New Projection Operators for Planar Electrodynamics
Flávio P. Cruz, José A. Santos, Victor J. V. Otoya
TL;DR
The paper develops a projector-based algebraic framework to efficiently invert the wave operator in planar (2+1) electrodynamics, yielding explicit propagators for Maxwell–Lee–Wick–Chern–Simons and Maxwell–Deser–Jackiw models. By introducing covariant and projector bases, it derives pole structures, residues, and unitarity conditions, including a Lee–Wick treatment for certain parameter regimes. The analysis shows a real-pole spectrum with relativistic dispersion or, when appropriate, damped resonances, and demonstrates that the MDJ model supports a single unitary massive mode while the MLWCS model can feature ghost states and requires careful contour prescriptions to preserve macroscopic causality.
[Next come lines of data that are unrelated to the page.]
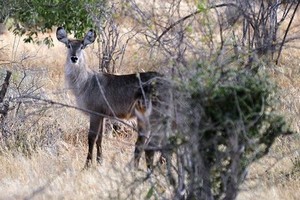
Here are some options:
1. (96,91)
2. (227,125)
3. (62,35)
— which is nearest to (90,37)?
(62,35)

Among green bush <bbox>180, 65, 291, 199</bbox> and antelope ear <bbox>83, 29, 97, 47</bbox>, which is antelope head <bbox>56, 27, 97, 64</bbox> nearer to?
antelope ear <bbox>83, 29, 97, 47</bbox>

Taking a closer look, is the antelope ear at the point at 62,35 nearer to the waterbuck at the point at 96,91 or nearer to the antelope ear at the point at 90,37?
the waterbuck at the point at 96,91

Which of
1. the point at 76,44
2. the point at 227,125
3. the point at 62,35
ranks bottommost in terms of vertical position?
the point at 227,125

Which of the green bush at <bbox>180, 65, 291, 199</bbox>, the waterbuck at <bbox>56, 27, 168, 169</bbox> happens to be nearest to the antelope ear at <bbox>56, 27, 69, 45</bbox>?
the waterbuck at <bbox>56, 27, 168, 169</bbox>

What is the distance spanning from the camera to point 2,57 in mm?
18141

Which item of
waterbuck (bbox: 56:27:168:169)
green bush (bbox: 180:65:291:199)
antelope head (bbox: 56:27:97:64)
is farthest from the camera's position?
antelope head (bbox: 56:27:97:64)

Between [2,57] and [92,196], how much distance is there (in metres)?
10.7

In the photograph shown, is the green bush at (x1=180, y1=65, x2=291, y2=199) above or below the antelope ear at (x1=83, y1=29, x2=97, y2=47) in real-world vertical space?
below

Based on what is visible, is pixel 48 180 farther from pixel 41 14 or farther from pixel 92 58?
pixel 92 58

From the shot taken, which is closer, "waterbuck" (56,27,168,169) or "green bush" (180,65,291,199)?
"green bush" (180,65,291,199)

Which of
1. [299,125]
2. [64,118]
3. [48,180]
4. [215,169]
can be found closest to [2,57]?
[64,118]

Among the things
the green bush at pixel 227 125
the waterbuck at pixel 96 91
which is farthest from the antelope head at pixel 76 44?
the green bush at pixel 227 125

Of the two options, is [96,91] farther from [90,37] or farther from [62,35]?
[62,35]

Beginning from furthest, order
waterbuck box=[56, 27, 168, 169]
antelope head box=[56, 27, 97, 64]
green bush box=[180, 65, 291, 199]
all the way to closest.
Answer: antelope head box=[56, 27, 97, 64] < waterbuck box=[56, 27, 168, 169] < green bush box=[180, 65, 291, 199]
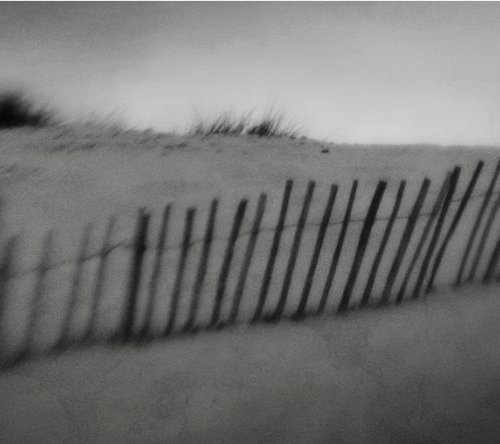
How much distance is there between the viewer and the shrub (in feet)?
27.0

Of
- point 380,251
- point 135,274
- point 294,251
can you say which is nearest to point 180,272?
point 135,274

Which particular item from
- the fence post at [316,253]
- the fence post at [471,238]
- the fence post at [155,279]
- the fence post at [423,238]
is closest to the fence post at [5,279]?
the fence post at [155,279]

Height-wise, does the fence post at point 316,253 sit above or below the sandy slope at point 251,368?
above

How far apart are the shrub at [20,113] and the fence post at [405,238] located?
667 centimetres

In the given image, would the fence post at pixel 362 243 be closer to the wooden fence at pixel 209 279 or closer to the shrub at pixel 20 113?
Result: the wooden fence at pixel 209 279

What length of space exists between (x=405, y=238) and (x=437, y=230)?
0.42 m

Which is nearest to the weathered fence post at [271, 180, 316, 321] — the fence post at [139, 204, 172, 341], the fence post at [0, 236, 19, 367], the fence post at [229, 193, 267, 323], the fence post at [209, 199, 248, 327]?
the fence post at [229, 193, 267, 323]

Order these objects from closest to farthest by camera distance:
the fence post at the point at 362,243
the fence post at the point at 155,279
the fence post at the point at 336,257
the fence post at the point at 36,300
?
the fence post at the point at 36,300 → the fence post at the point at 155,279 → the fence post at the point at 336,257 → the fence post at the point at 362,243

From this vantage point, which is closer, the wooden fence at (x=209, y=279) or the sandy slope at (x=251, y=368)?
the sandy slope at (x=251, y=368)

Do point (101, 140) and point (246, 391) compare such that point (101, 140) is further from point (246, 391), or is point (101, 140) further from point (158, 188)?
point (246, 391)

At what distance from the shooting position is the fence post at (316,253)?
340 cm

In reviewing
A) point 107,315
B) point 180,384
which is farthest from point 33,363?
point 180,384

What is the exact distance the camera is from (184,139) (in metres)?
7.80

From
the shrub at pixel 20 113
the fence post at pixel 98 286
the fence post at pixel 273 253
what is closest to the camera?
the fence post at pixel 98 286
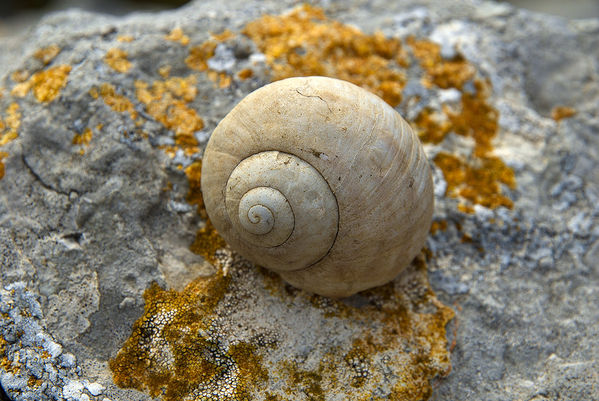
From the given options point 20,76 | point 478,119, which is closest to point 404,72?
point 478,119

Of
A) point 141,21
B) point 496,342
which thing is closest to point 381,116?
point 496,342

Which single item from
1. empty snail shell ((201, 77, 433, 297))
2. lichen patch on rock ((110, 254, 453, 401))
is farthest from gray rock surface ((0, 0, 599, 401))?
empty snail shell ((201, 77, 433, 297))

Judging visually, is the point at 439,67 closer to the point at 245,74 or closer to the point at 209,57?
the point at 245,74

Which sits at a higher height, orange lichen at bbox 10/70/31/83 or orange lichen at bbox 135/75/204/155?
orange lichen at bbox 10/70/31/83

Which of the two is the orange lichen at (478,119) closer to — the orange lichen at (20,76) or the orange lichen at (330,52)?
the orange lichen at (330,52)

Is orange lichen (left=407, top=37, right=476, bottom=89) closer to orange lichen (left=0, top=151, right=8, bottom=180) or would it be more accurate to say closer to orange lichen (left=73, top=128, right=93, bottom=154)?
orange lichen (left=73, top=128, right=93, bottom=154)
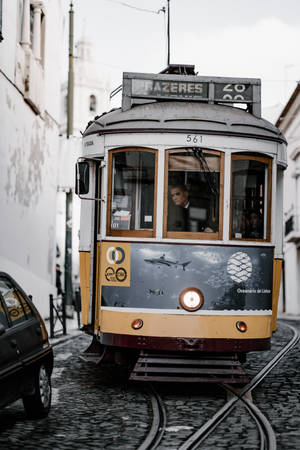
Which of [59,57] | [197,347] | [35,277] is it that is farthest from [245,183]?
[59,57]

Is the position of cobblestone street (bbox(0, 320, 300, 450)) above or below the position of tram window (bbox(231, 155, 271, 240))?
below

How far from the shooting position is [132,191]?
925 centimetres

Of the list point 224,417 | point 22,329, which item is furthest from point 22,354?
point 224,417

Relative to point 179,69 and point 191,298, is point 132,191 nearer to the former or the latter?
point 191,298

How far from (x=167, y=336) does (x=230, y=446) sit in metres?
2.38

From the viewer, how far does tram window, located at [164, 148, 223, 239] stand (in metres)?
9.08

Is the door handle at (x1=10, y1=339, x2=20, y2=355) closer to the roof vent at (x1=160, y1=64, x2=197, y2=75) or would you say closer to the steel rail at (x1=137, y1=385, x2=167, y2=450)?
the steel rail at (x1=137, y1=385, x2=167, y2=450)

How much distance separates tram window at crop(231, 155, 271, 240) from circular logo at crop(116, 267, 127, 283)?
1.27 meters

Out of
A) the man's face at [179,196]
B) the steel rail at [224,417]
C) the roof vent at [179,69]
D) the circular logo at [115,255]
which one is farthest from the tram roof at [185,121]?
the steel rail at [224,417]

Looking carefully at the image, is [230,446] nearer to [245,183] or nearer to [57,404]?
[57,404]

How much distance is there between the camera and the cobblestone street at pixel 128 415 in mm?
6758

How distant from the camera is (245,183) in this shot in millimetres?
9297

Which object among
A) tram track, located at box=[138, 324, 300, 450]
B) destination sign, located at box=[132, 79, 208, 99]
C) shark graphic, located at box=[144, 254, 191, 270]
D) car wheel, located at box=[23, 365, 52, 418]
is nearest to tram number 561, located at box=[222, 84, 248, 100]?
destination sign, located at box=[132, 79, 208, 99]

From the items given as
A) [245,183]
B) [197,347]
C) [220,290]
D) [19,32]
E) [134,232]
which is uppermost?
[19,32]
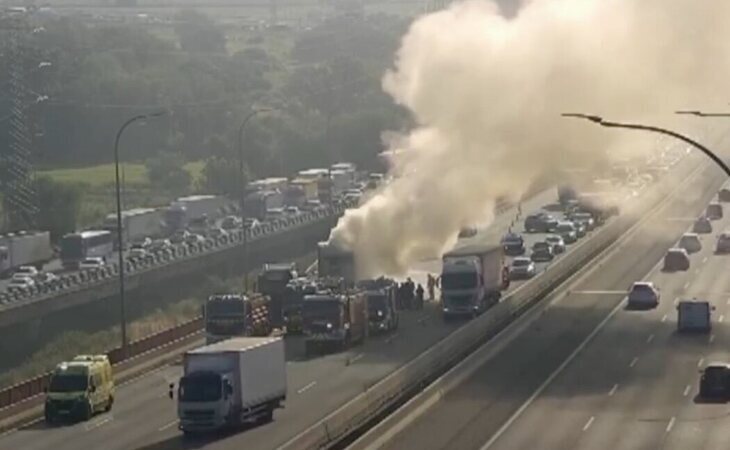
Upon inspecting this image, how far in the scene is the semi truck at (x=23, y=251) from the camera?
116m

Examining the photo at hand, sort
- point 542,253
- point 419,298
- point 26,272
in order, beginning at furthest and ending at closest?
point 26,272 → point 542,253 → point 419,298

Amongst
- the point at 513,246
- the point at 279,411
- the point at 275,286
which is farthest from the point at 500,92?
the point at 279,411

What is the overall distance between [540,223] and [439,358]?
63959 millimetres

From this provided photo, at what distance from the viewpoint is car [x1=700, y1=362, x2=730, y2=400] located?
57.6 m

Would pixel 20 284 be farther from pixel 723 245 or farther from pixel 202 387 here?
pixel 202 387

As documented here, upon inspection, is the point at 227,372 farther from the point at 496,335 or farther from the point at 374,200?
the point at 374,200

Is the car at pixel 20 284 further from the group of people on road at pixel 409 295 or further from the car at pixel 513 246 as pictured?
the car at pixel 513 246

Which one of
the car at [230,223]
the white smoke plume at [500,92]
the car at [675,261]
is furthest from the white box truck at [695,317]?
the car at [230,223]

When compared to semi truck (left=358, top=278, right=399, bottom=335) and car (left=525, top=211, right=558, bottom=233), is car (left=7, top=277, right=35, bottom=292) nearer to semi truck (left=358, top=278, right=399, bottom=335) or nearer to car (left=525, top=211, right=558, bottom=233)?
semi truck (left=358, top=278, right=399, bottom=335)

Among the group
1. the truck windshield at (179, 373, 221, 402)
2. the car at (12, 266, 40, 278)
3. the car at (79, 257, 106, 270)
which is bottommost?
the car at (12, 266, 40, 278)

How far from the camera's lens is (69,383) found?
57812mm

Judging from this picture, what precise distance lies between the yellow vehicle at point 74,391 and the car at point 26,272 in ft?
166

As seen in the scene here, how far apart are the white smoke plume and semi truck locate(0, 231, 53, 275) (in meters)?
32.3

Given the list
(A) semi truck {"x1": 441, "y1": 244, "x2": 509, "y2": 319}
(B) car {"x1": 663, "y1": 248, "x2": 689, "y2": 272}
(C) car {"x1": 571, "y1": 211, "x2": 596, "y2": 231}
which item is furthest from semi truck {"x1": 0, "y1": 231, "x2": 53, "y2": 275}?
(A) semi truck {"x1": 441, "y1": 244, "x2": 509, "y2": 319}
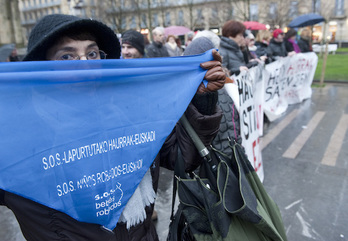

The framework is presented as general and extensible, with potential applications to nonlocal, interacting, and gravitational planar theories.”
Abstract
In this article, we provide a new method for obtaining the propagator of two three-dimensional models of electrodynamics (Maxwell-Lee-Wick-Chern-Simons and Maxwell-Deser-Jackiw). This method introduce a new set of projection operators. Then we perform a causality and unitarity analysis.